Dr. MJ Bazos MD, Patient Handout
Exercise - Keeping Active

Everyone agrees on the importance of physical activity for children, but translating theory into practice can be a problem. Parents and caregivers can play an important role in encouraging a variety of activities that will get kids moving.

Young children explore the world through their whole body. It is natural for them to want to run and jump, climb and balance. Apart from the obvious health benefits of stronger muscles and denser bones, this kind of activity also improves coordination, making it less likely that children will fall and injure themselves. The long-term benefits of an active lifestyle include fewer risk factors for cardiovascular disease.

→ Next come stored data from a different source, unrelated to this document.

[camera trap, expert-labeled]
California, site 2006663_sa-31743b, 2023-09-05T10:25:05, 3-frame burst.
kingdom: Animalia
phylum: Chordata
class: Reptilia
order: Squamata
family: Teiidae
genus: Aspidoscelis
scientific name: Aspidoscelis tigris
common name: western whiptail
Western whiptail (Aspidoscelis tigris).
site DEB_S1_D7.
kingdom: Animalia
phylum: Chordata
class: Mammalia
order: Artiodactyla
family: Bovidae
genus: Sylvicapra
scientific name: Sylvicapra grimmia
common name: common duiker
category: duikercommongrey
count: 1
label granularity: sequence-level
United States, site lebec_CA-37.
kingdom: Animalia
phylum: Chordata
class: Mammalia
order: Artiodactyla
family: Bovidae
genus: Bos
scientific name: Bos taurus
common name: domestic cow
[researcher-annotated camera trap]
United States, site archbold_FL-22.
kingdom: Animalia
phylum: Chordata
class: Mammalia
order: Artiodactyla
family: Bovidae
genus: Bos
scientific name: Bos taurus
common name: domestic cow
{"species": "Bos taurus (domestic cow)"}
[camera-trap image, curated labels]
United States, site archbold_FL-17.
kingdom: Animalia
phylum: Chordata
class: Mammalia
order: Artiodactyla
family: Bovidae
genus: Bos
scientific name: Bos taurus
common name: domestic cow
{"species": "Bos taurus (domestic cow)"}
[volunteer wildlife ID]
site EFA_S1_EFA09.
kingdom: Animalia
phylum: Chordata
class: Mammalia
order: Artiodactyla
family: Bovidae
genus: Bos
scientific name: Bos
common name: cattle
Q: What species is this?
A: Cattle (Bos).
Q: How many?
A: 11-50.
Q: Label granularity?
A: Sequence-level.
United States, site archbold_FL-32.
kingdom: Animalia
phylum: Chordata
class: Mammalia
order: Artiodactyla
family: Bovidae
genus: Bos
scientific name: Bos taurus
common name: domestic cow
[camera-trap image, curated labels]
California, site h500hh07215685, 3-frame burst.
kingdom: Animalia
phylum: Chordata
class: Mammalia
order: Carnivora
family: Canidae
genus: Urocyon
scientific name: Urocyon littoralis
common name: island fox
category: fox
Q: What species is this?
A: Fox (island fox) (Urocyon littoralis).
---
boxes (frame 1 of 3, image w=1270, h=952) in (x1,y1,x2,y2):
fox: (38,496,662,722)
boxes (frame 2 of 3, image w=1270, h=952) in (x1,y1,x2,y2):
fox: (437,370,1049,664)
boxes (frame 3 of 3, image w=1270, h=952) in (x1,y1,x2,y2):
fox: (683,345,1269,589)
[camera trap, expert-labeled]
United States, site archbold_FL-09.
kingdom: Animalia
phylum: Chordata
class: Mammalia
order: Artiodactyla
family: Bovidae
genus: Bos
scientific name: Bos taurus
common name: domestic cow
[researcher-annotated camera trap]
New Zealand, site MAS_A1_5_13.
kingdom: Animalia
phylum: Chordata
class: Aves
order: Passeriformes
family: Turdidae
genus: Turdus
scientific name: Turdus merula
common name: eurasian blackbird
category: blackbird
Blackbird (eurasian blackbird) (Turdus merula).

Being in good physical shape influences mental performance. Studies show that children who are physically active tend to concentrate better and have enhanced creativity and problem solving skills.

Emotional well-being is also affected. Vigorous exercise helps get rid of tensions resulting from stress or anger, and an improved body image increases self-esteem. When you make activity a family affair, having fun together increases the bonds between family members.

Certain elements of modern family life create barriers to getting enough exercise. In many circumstances, parents are afraid to let their children just "go out to play" without close supervision. Children in apartment buildings need someone to take them to the park, which may not be near by.

Not all child care settings have indoor spaces large enough for running and jumping. For older children, schools under heavy curriculum demands have often reduced the time and resources allocated to quality physical education.

Meanwhile, adults and children both spend more time driving or being driven places instead of walking. In addition, sitting in front of the television, video games and computer games takes up more and more of children's free time. Not only are they not building muscles (other than in their fingers), but they also are frequently snacking on fatty foods while they're sitting there. Obesity in children and youth has increased 50 per cent in the last 15 years.

Lack of space, equipment, time, money, good weather ("it's too hot/too cold out!") — it takes energy to get past these excuses, energy that physical activity will itself contribute to building.